# The Most Complex Pistol



## Renard777 (Dec 16, 2009)

Dear Forum,

I'm doing a piece on the complexity of pistol production. What would you say is the most complex pistol ever created, as in amount of parts, sophistication, etc.? Right now the HK P46 is a contender, but I was wondering if anyone here could offer up any more suggestions.

Regards,

James


----------



## johnr (Jun 13, 2008)

When you consider one of the most popular weapons is a 1911, the model number is also the year model, not much technological advancements in almost 100 years!

YMMV 

John


----------



## MLB (Oct 4, 2006)

I think a few contenders might be the Luger, H&K VP70, maybe the P38?


----------



## Renard777 (Dec 16, 2009)

Cool, thanks guys.


----------



## Pate (Mar 26, 2009)

How about the Desert Eagle with the rotary bolt?


----------



## DJ Niner (Oct 3, 2006)

Production guns:

HK P-7/PSP

Borchardt 

Mauser Military C/96 

(Top choice) -- the .455 Webley-Fosbery Automatic Revolver


Custom guns:

Scrufari triple-threat revolver. Three vertically-stacked barrels, and the cylinder held eleven rounds -- 5 .357 Magnums alternating with 5 .22 Long Rifles, and the cylinder center-pin on this top-break revolver was a .410 shotgun barrel. Three firing pins with a sliding transfer-bar selector lever to choose the caliber/barrel you want to fire. All custom-built on an extensively reworked S&W Model 29 frame.


----------



## PhilR. (Apr 25, 2007)

For production guns, I think the Borchardt wins. The HK's mentioned aren't really all that complicated. Yes, the P7 and it's variants have a few more parts than normal, but the machining required isn't all that complicated.

The Walther P1 and P5 have barrel assemblies that require an unusual amount of machining to make. That and the dual recoil rod/spring assemblies make them a bit complicated.

One could also make the case of the electric Free Pistols made by Morini and Hammerli, along with the .22lr sportpistols by Pardini, Morini, Hammerli, Walther, and Feinwerkbau.

The most complicated pistols that you can just walk into your local Academy Sports and find are the revolvers. The machining required to make a S&W 686 is a lot more than what is needed to make a Glock or XD.


----------



## yska08 (Dec 16, 2009)

Complex gun to take down and assemble; The Ruger MK II?!


----------



## PhilR. (Apr 25, 2007)

yska08 said:


> Complex gun to take down and assemble; The Ruger MK II?!


You definitely have a point there.....


----------

*DATA EXTRACT*
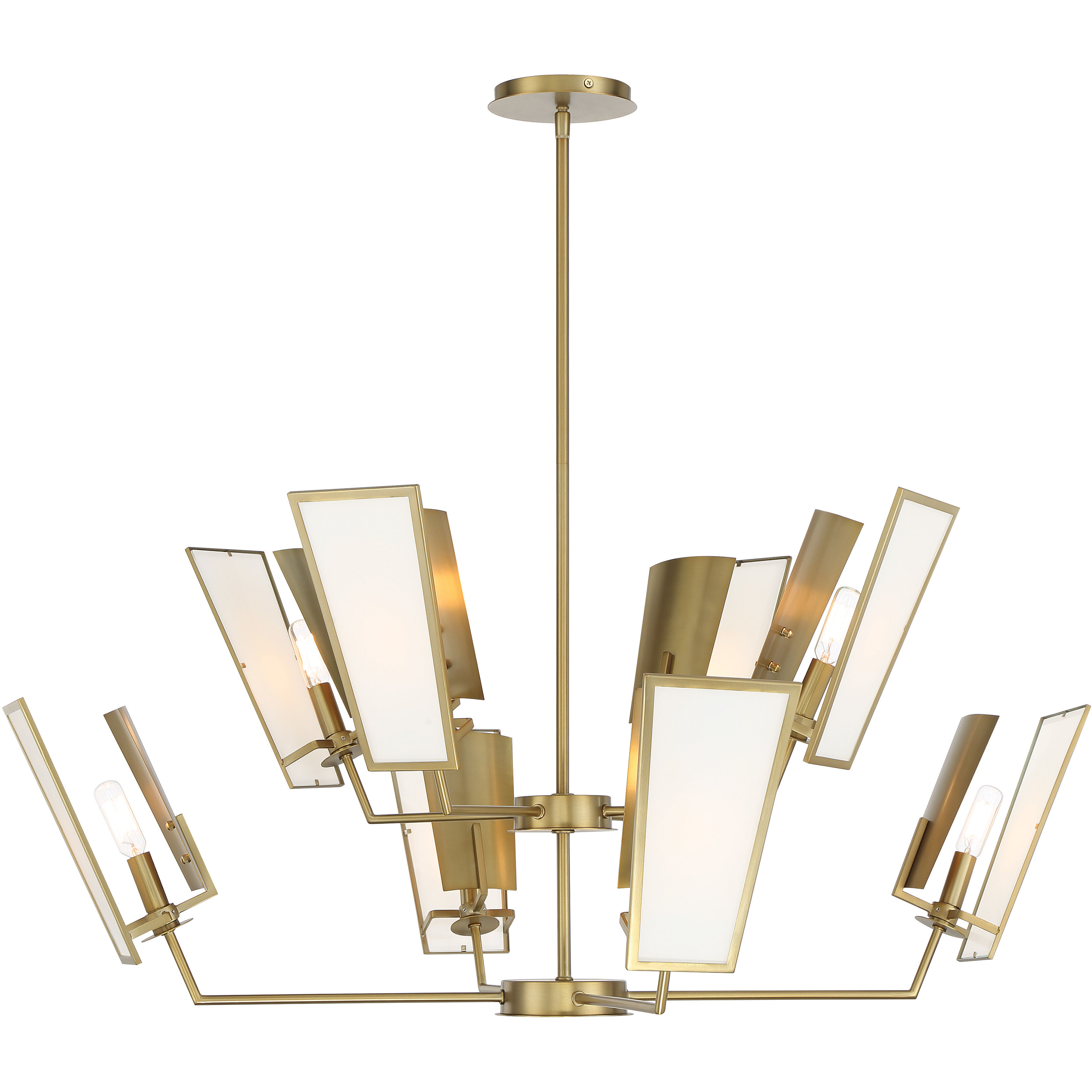 Ricochet 8 Light 40 inch Soft Brass Chandelier Ceiling Light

*BRIEF*
What does the forum thread on the most complex pistol say from "For production guns, I" to "yska08 (Dec 16, 2009)"? Quote that part word for word. Nothing in the listing is needed here.

*YOUR RESPONSE*
For production guns, I think the Borchardt wins. The HK's mentioned aren't really all that complicated. Yes, the P7 and it's variants have a few more parts than normal, but the machining required isn't all that complicated.

The Walther P1 and P5 have barrel assemblies that require an unusual amount of machining to make. That and the dual recoil rod/spring assemblies make them a bit complicated.

One could also make the case of the electric Free Pistols made by Morini and Hammerli, along with the .22lr sportpistols by Pardini, Morini, Hammerli, Walther, and Feinwerkbau.

The most complicated pistols that you can just walk into your local Academy Sports and find are the revolvers. The machining required to make a S&W 686 is a lot more than what is needed to make a Glock or XD.


----------



## yska08 (Dec 16, 2009)